**Records for processing**:
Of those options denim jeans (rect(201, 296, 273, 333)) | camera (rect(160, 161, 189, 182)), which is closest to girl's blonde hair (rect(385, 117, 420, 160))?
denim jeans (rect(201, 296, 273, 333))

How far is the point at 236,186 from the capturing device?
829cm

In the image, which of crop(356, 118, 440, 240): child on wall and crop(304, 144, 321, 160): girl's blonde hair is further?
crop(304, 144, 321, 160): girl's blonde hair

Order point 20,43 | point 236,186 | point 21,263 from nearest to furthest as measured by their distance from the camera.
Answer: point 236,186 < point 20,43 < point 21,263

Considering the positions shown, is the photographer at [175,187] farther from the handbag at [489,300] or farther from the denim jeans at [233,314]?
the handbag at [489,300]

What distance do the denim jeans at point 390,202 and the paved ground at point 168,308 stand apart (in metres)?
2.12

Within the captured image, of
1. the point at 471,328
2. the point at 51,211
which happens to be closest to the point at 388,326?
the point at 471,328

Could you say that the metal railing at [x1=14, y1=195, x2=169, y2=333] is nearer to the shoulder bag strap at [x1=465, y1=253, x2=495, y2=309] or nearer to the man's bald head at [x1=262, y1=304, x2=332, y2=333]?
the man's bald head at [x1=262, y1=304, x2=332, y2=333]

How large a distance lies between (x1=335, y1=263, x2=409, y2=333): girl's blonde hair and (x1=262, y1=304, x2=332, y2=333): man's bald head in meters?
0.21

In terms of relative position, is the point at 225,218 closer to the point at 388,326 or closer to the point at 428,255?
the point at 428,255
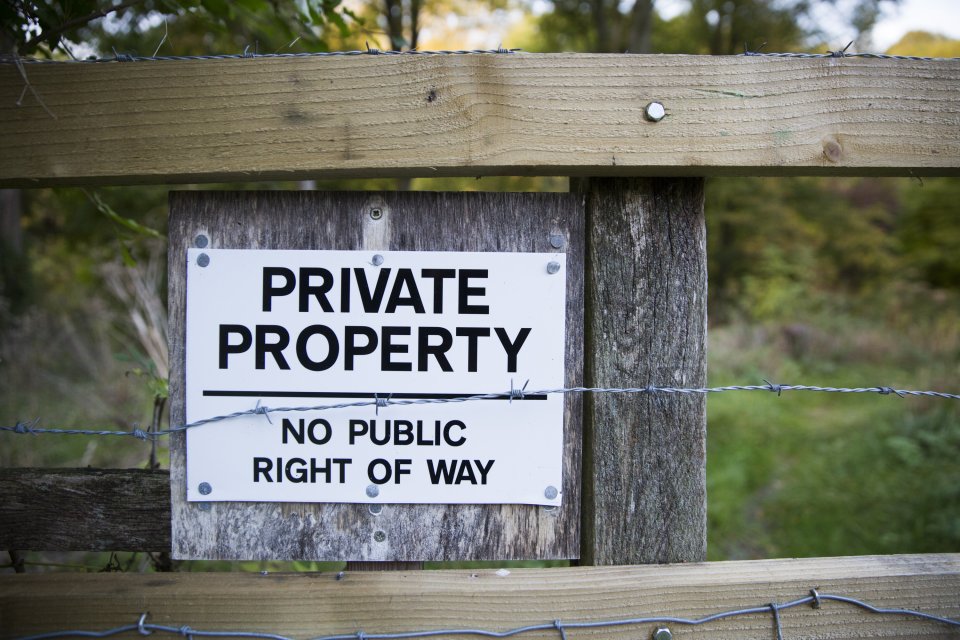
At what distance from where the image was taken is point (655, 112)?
1194 mm

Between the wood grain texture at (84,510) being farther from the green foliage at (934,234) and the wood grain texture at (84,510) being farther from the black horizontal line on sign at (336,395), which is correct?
the green foliage at (934,234)

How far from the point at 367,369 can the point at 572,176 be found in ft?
1.94

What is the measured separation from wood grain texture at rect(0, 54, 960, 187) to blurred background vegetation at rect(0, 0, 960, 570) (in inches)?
8.2

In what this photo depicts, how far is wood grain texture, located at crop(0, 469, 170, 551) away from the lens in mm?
1430

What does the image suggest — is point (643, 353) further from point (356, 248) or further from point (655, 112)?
point (356, 248)

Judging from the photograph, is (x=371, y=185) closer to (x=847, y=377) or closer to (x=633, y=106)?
(x=633, y=106)

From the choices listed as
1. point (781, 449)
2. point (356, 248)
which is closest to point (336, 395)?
point (356, 248)

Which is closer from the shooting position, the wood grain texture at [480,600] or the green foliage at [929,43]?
the wood grain texture at [480,600]

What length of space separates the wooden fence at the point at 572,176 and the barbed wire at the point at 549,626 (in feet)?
0.05

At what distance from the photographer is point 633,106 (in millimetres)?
1201

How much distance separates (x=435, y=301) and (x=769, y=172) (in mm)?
727

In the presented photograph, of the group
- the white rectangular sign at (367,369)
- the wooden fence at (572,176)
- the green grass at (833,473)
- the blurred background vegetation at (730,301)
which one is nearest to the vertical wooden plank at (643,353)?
the wooden fence at (572,176)

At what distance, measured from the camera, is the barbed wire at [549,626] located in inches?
50.4

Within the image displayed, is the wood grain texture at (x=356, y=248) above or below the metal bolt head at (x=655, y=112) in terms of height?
below
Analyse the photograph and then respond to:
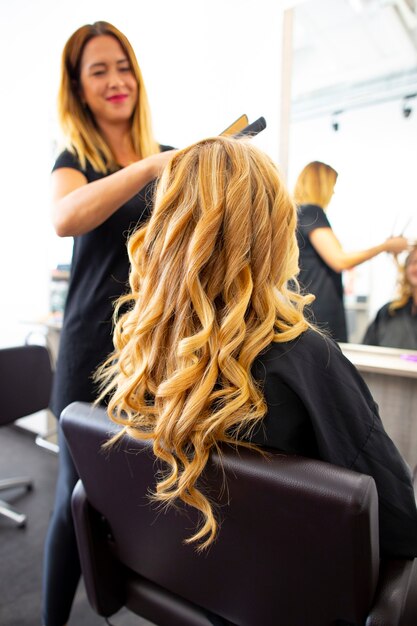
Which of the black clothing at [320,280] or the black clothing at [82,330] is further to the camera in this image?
the black clothing at [320,280]

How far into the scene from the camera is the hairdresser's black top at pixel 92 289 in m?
1.05

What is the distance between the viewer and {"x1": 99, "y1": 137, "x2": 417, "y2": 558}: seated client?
0.62 metres

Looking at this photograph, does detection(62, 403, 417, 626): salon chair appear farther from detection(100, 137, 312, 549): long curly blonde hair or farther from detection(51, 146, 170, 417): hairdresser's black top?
detection(51, 146, 170, 417): hairdresser's black top

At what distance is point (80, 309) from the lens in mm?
1076

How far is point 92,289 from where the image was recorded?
1.06 meters

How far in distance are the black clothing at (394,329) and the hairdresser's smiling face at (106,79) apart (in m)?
0.99

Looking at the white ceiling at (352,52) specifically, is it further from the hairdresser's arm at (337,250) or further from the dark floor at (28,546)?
the dark floor at (28,546)

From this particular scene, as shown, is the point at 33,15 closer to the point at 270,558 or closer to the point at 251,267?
the point at 251,267

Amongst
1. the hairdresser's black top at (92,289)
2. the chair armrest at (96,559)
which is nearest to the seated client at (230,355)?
the chair armrest at (96,559)

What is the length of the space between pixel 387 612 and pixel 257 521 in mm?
195

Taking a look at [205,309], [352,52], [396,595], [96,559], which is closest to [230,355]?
[205,309]

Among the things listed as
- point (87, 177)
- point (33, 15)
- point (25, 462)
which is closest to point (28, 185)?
point (33, 15)

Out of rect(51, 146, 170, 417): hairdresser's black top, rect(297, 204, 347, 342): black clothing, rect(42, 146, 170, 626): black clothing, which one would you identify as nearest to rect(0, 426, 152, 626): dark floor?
rect(42, 146, 170, 626): black clothing

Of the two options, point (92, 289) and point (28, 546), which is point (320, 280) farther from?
point (28, 546)
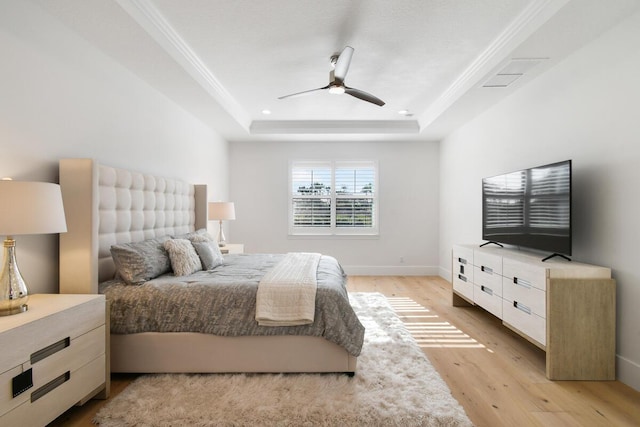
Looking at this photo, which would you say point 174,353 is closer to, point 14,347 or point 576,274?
point 14,347

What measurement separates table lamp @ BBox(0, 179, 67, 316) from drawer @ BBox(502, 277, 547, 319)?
10.0 ft

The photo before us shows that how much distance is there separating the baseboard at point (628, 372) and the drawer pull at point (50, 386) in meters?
3.38

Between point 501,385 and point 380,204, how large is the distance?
156 inches

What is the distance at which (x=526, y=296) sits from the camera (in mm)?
2596

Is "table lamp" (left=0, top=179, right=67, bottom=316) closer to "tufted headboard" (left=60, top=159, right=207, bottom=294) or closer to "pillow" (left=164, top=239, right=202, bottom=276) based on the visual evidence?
"tufted headboard" (left=60, top=159, right=207, bottom=294)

**Prompt**: Retype every entry above word for word, and leave the pictures out of your answer.

**Task response**:
Of those options denim jeans (rect(201, 296, 273, 333)) | camera (rect(160, 161, 189, 182)), which is closest to girl's blonde hair (rect(385, 117, 420, 160))?
denim jeans (rect(201, 296, 273, 333))

How far is the point at 236,186 from the capturing device?
829cm

In the image, which of crop(356, 118, 440, 240): child on wall and crop(304, 144, 321, 160): girl's blonde hair is further?
crop(304, 144, 321, 160): girl's blonde hair

Order point 20,43 | point 236,186 | point 21,263 from nearest to furthest as measured by their distance from the camera.
Answer: point 236,186 < point 20,43 < point 21,263

Considering the positions shown, is the photographer at [175,187] farther from the handbag at [489,300] or farther from the denim jeans at [233,314]?
the handbag at [489,300]

What distance do the denim jeans at point 390,202 and the paved ground at point 168,308 stand apart (in metres)?
2.12

Within the captured image, of
1. the point at 471,328
2. the point at 51,211
which happens to be closest to the point at 388,326?
the point at 471,328

Could you say that the metal railing at [x1=14, y1=195, x2=169, y2=333] is nearer to the shoulder bag strap at [x1=465, y1=253, x2=495, y2=309] or nearer to the man's bald head at [x1=262, y1=304, x2=332, y2=333]?
the man's bald head at [x1=262, y1=304, x2=332, y2=333]

How large a distance lies between (x1=335, y1=263, x2=409, y2=333): girl's blonde hair and (x1=262, y1=304, x2=332, y2=333): man's bald head in meters?
0.21

In terms of relative position, is the point at 225,218 closer to the point at 388,326 or closer to the point at 428,255?
the point at 428,255
At what distance from where the image was taken is point (655, 112)?
1194 mm

Between the wood grain texture at (84,510) being farther from the green foliage at (934,234) and the wood grain texture at (84,510) being farther from the black horizontal line on sign at (336,395), which is correct?
the green foliage at (934,234)

How far from the point at 367,369 can the point at 572,176 be found in ft?
1.94

What is the measured separation from wood grain texture at rect(0, 54, 960, 187) to blurred background vegetation at rect(0, 0, 960, 570) (in inches)?
8.2

In what this photo depicts, how far is wood grain texture, located at crop(0, 469, 170, 551) away from the lens in mm?
1430

What does the image suggest — is point (643, 353) further from point (356, 248) or further from point (655, 112)?
point (356, 248)

Judging from the photograph, is (x=371, y=185) closer to (x=847, y=377) or closer to (x=633, y=106)?
(x=633, y=106)

From the choices listed as
1. point (781, 449)
2. point (356, 248)
which is closest to point (336, 395)?
point (356, 248)

Which is closer from the shooting position, the wood grain texture at [480,600] or the green foliage at [929,43]?
the wood grain texture at [480,600]

What length of space separates the wooden fence at the point at 572,176 and the barbed wire at the point at 549,626 (in feet)?
0.05

At what distance from the photographer is point 633,106 (in millimetres)?
1201

How much distance separates (x=435, y=301) and (x=769, y=172) (in mm)?
727

In the presented photograph, of the group
- the white rectangular sign at (367,369)
- the wooden fence at (572,176)
- the green grass at (833,473)
- the blurred background vegetation at (730,301)
which one is nearest to the vertical wooden plank at (643,353)?
the wooden fence at (572,176)

At what distance, measured from the camera, is the barbed wire at [549,626] located in inches?
50.4

Within the image displayed, is the wood grain texture at (x=356, y=248) above or below the metal bolt head at (x=655, y=112) in terms of height?
below
Analyse the photograph and then respond to:
Which of the black clothing at [320,280] or the black clothing at [82,330] is further to the camera in this image?
the black clothing at [320,280]

How far into the scene from the camera is the hairdresser's black top at pixel 92 289 in m?
1.05

What is the distance between the viewer and {"x1": 99, "y1": 137, "x2": 417, "y2": 558}: seated client?
0.62 metres

Looking at this photograph, does detection(62, 403, 417, 626): salon chair appear farther from detection(100, 137, 312, 549): long curly blonde hair or farther from detection(51, 146, 170, 417): hairdresser's black top?
detection(51, 146, 170, 417): hairdresser's black top

At what distance is point (80, 309) from the lens in mm?
1076

How far is point 92,289 from where the image was recorded?
1.06 meters

How far in distance are the black clothing at (394,329) and the hairdresser's smiling face at (106,79) apart (in m)?
0.99

Looking at the white ceiling at (352,52) specifically, is it further from the hairdresser's arm at (337,250) or further from the dark floor at (28,546)?
the dark floor at (28,546)

From this particular scene, as shown, is the point at 33,15 closer to the point at 270,558 or closer to the point at 251,267?
the point at 251,267

Amongst
1. the hairdresser's black top at (92,289)
2. the chair armrest at (96,559)
which is nearest to the seated client at (230,355)?
the chair armrest at (96,559)

What is the length of the space between pixel 387 612 and pixel 257 521 in mm?
195

Taking a look at [205,309], [352,52], [396,595], [96,559], which is closest to [230,355]?
[205,309]

Among the things listed as
- point (87, 177)
- point (33, 15)
- point (25, 462)
which is closest to point (28, 185)?
point (33, 15)

Out of rect(51, 146, 170, 417): hairdresser's black top, rect(297, 204, 347, 342): black clothing, rect(42, 146, 170, 626): black clothing, which one would you identify as nearest to rect(0, 426, 152, 626): dark floor?
rect(42, 146, 170, 626): black clothing

Of the two options, point (92, 289) and point (28, 546), which is point (320, 280) farther from?
point (28, 546)
Looking at this photo, which would you say point 174,353 is closer to, point 14,347 or point 576,274?
point 14,347

What measurement separates table lamp @ BBox(0, 179, 67, 316) from drawer @ BBox(502, 277, 547, 319)?
10.0 ft

The photo before us shows that how much distance is there separating the baseboard at point (628, 372) and the drawer pull at point (50, 386) in meters?
3.38

Between point 501,385 and point 380,204, how large is the distance?
156 inches

What is the distance at which (x=526, y=296) sits from the camera (in mm)?
2596

Is "table lamp" (left=0, top=179, right=67, bottom=316) closer to "tufted headboard" (left=60, top=159, right=207, bottom=294) or closer to "pillow" (left=164, top=239, right=202, bottom=276) based on the visual evidence?
"tufted headboard" (left=60, top=159, right=207, bottom=294)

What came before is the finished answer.